Ne dites plus "farines animales" mais "PAT"
Il ne parle plus de "farines animales" mais de PAT, "protéines animales transformées".
Il s’agit toujours de poudres ou de granules à haute teneur en protéines, constituées de parties de porc ou de poulet que l’humain ne mange pas : des organes, museaux, os, pattes, ainsi que des protéines constituées de gélatine de ruminants ou d’insectes.
Des "restes" qui, selon la proposition de la Commission, seront donc transformés en farine en Europe, pour consommation sur le continent européen, plutôt que détruits ou exportés hors UE.
Ils seront traités avec les précautions apprises de la crise de la vache folle : prélevés d’animaux sains, propres à la consommation humaine, tracés. Le mode de production de ces farines est défini précisément et sera contrôlé ainsi que sa distribution : les farines de porc ne seront destinées qu’aux poulets et celles de poulets n’iront qu’aux porcs, plus question de "cannibalisme". Et pour limiter les risques d’échange, ces farines animales ne pourront pas être utilisées dans les fermes qui élèvent à la fois des porcs et des poulets.
Enfin, aucune protéine animale n’ira nourrir les vaches, comme c’était le cas dans les années '90. Ces farines ne seront pas autorisées dans les fermes qui comptent des bovins, pour éviter tout risque.
Ces garde-fous sanitaires convainquent la Fédération wallonne de l’Agriculture, la FWA.
Toutes les garanties qu’il n’y aura plus de problèmes
Nicolas Marchal travaille à la FWA, il est conseiller technique sur les marchés de la viande.
Il fait remonter aux politiques européens, fédéraux, régionaux, les réalités de terrain des agriculteurs wallons et en sens inverse, il expose aux agriculteurs et à la population les décisions prises par les politiques au sujet de l’élevage.

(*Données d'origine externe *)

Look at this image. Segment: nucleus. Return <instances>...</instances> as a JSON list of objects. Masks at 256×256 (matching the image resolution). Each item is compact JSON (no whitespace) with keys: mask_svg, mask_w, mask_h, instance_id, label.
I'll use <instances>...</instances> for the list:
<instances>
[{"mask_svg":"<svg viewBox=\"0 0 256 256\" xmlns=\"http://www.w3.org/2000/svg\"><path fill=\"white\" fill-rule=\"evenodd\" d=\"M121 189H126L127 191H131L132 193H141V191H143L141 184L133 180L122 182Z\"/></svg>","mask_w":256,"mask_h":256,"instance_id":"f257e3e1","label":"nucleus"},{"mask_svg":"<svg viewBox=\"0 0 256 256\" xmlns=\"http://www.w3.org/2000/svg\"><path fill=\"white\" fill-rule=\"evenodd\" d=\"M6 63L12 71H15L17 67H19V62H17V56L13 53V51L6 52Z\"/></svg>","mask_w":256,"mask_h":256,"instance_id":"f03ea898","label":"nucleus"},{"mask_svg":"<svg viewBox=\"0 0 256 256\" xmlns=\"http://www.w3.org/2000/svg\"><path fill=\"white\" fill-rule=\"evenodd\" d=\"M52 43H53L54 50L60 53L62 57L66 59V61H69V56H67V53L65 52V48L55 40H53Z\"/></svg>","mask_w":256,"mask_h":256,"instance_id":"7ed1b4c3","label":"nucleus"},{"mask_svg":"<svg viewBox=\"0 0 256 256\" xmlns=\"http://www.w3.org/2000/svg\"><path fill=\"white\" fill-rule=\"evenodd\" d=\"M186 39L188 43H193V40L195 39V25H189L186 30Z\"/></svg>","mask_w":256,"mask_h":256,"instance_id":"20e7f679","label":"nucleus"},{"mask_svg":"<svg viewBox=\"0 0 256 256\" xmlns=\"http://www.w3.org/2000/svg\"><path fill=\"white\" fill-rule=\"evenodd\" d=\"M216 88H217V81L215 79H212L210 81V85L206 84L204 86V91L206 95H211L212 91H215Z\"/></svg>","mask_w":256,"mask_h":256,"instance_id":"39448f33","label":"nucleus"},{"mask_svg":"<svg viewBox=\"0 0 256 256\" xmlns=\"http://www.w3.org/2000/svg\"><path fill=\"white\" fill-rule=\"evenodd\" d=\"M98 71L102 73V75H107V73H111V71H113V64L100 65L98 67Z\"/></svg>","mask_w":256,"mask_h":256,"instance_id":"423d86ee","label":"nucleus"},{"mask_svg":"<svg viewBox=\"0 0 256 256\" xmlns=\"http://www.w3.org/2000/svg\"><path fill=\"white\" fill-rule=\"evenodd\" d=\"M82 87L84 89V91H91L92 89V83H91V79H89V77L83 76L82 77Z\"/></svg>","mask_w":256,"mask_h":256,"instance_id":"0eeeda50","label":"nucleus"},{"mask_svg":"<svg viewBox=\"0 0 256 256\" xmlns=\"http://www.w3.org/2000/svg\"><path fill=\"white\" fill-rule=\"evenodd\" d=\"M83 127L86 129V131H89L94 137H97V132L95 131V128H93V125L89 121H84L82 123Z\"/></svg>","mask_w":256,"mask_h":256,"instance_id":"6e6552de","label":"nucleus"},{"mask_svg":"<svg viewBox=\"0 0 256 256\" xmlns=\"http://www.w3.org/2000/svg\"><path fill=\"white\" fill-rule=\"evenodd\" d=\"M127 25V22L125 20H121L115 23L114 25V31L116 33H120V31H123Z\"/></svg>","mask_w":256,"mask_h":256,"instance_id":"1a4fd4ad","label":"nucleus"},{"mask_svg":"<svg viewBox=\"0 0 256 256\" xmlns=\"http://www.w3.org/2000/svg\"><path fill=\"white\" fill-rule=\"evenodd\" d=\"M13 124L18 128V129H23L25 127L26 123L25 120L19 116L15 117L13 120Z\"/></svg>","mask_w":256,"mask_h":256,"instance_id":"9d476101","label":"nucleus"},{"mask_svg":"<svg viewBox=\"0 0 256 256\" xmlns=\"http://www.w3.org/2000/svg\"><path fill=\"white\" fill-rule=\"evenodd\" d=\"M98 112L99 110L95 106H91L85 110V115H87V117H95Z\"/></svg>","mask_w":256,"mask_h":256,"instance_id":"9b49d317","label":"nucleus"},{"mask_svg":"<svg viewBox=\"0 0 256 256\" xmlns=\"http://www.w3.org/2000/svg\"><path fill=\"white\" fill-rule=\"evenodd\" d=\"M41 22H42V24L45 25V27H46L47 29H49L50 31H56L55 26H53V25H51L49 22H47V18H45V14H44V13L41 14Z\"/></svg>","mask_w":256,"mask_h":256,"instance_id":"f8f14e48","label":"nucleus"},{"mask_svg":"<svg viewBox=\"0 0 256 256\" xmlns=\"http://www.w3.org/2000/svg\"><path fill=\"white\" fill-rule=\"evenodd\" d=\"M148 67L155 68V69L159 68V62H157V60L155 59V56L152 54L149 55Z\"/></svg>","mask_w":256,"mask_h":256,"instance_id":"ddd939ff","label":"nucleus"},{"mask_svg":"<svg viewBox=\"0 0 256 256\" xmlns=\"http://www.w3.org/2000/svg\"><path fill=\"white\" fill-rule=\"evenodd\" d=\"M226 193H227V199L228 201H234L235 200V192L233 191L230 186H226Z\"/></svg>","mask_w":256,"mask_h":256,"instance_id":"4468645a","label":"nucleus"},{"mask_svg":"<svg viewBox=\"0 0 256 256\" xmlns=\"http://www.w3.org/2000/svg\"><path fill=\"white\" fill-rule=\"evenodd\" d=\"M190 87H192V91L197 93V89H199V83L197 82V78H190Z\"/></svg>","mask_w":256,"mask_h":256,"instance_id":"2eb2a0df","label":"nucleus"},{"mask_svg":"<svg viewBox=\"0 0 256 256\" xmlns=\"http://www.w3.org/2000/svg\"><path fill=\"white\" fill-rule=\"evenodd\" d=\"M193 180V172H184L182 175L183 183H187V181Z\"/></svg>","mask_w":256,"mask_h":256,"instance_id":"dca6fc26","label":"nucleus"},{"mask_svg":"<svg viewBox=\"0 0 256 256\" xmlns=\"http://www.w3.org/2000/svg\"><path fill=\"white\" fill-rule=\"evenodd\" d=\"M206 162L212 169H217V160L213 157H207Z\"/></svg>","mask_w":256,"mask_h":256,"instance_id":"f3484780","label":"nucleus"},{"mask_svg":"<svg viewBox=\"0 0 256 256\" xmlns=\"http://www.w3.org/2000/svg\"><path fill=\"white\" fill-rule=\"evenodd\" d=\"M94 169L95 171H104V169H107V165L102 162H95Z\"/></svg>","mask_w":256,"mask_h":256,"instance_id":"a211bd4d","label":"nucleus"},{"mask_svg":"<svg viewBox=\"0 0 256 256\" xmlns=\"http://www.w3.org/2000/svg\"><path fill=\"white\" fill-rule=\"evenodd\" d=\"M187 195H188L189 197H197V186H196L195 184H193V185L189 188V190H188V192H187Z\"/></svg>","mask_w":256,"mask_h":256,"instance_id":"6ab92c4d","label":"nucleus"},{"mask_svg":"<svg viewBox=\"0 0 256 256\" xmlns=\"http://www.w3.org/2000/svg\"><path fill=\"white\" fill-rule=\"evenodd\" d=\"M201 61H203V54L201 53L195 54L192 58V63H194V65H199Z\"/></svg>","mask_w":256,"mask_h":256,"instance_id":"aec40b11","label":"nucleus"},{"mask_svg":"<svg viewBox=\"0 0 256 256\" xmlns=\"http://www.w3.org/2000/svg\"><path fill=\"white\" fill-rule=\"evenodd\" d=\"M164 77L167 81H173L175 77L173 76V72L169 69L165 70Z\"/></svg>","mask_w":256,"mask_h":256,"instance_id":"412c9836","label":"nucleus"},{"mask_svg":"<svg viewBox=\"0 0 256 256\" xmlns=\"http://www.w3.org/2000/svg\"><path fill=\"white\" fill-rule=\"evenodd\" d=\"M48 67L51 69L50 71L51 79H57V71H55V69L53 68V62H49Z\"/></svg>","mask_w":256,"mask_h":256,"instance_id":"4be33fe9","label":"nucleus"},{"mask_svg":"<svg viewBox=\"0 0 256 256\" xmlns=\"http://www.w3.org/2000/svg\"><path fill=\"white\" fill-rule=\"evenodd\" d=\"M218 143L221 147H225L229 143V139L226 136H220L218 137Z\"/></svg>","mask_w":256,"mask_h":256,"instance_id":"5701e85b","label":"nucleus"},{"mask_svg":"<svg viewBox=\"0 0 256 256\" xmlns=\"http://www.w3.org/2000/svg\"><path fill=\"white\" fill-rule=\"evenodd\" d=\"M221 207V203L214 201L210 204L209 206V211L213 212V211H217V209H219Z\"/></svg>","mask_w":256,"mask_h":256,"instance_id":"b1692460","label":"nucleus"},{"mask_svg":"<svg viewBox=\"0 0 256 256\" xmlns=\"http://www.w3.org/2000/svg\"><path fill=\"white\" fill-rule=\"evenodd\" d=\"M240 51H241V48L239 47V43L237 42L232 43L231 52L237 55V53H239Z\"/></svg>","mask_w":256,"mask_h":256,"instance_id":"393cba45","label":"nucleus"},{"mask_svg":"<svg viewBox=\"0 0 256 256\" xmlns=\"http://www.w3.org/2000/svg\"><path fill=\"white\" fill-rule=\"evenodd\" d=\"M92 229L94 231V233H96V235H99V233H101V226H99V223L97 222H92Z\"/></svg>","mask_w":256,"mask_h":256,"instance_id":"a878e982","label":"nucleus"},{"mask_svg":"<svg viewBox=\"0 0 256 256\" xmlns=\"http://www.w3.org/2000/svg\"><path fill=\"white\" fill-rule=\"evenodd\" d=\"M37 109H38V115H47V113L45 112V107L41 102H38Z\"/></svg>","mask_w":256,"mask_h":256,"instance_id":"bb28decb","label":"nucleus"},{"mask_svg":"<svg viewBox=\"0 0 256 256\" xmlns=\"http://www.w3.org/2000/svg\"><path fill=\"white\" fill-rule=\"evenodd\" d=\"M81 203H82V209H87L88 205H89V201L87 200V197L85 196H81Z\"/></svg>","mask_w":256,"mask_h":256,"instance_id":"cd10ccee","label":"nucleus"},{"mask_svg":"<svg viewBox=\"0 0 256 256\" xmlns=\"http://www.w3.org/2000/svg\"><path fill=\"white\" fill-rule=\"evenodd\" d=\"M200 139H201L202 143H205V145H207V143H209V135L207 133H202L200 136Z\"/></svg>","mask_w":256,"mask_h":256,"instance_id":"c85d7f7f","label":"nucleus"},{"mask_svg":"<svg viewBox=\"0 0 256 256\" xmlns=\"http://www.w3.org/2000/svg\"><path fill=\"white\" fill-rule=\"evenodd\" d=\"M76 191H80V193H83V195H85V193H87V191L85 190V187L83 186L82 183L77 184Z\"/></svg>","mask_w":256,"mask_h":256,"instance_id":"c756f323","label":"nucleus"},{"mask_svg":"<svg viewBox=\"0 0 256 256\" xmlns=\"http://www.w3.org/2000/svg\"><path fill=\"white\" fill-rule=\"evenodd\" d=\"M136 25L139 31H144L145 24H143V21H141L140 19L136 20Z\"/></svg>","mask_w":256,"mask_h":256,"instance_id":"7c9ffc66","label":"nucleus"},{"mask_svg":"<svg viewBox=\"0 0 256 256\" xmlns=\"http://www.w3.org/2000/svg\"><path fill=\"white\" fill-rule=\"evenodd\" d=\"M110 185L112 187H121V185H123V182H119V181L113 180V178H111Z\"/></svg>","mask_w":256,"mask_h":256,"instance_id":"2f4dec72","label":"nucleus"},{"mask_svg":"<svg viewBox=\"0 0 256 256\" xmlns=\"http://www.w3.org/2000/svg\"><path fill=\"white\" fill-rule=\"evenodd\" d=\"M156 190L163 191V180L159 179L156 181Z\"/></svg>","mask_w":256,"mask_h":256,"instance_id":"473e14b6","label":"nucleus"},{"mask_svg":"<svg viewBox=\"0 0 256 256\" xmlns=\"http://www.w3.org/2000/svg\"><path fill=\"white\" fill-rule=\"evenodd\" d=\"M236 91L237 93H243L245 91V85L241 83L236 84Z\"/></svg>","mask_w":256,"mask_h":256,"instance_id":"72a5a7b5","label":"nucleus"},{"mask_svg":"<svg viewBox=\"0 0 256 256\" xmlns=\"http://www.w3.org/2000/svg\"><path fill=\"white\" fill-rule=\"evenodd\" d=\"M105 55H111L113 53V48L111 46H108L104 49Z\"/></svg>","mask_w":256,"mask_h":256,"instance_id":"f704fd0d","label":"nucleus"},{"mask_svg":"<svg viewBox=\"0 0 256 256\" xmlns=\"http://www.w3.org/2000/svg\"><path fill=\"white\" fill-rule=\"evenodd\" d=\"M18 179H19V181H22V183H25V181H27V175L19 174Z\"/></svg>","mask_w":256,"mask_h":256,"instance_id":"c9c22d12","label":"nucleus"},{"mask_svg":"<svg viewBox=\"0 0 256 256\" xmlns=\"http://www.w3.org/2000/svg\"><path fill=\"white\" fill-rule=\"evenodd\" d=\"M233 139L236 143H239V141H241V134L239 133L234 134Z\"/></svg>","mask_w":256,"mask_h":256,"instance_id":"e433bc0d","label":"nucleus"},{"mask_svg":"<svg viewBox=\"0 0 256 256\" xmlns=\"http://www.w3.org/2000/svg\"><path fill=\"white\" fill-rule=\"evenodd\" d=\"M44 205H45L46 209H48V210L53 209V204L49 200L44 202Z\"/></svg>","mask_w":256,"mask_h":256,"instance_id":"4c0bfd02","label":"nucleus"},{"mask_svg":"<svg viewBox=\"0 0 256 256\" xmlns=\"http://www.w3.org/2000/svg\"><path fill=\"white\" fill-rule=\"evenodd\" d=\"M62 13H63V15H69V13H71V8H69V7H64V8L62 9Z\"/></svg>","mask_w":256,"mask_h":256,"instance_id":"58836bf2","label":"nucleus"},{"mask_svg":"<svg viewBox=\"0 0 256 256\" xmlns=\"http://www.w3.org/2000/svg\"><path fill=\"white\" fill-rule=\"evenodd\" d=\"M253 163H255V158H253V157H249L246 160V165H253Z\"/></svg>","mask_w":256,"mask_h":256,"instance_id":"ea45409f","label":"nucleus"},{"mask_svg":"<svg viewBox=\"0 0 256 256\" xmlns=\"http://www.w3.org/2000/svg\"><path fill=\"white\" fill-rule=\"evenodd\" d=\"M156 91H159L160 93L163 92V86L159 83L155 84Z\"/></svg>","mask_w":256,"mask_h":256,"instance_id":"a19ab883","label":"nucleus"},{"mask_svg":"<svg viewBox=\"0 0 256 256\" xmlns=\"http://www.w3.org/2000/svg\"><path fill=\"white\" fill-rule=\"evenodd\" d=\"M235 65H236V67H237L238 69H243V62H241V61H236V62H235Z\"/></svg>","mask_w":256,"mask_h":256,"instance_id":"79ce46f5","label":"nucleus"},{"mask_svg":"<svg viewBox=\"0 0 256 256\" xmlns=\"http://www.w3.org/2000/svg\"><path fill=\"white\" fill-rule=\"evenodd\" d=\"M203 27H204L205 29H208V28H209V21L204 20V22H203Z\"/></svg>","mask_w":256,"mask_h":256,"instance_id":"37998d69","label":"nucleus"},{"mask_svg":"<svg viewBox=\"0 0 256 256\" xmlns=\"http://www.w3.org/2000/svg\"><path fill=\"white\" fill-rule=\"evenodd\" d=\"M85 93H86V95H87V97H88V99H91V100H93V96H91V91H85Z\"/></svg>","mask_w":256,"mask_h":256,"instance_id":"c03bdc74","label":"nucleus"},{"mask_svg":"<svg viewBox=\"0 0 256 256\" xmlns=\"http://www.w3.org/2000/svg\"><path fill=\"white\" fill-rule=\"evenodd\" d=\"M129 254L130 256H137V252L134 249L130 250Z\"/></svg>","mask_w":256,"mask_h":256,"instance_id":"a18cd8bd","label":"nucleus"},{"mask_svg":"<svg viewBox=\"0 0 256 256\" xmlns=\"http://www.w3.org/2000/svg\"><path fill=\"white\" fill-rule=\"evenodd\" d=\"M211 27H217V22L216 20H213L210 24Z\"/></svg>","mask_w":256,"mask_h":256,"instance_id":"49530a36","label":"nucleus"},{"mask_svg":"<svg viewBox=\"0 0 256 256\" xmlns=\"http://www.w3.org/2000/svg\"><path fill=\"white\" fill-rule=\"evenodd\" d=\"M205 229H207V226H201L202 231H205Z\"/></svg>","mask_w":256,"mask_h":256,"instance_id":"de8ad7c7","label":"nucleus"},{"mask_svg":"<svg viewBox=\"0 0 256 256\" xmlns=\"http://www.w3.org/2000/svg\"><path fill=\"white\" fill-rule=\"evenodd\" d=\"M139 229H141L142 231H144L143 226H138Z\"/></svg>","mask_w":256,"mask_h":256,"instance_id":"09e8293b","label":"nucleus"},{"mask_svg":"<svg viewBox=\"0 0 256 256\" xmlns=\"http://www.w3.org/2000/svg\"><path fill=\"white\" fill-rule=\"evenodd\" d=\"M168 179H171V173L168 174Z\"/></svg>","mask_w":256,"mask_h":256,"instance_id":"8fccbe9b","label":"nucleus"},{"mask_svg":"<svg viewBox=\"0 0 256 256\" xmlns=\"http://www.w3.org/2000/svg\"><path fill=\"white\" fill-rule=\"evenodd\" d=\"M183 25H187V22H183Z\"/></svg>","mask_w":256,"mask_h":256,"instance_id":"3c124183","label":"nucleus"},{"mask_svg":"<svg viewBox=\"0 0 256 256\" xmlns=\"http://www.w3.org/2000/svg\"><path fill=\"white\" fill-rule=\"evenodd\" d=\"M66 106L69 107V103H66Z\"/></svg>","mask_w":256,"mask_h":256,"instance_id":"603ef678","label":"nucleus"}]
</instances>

Pour la Fédération wallonne de l’Agriculture, explique Nicolas Marchal, cette proposition de la Commission est une bonne chose.
"Au niveau de la Wallonie et avec les éleveurs de porcs, on était d’accord de donner la possibilité d’utiliser ces farines animales. Ces garde-fous, ce sont les règles les plus strictes possibles", estime Nicolas Marchal. "Grâce à ça, il ne sera pas question de retomber dans des travers du passé. Cette proposition donne toutes les garanties au consommateur et au producteur qu’il n’y aura plus de problème."
Plus de problèmes et de multiples avantages, juge la FWA.
Valoriser les restes
"Ces protéines sont tirées de 'co-produits', de parties de l’animal qui ne sont pas commercialisées pour les humains. Ils sont souvent exportés à l’autre bout de la planète. Ou alors on doit débourser de l’argent pour éliminer ces produits, comme des déchets. Alors qu’on pourrait les retravailler pour les remettre dans l’alimentation des porcs et des volailles", explique Nicolas Marchal.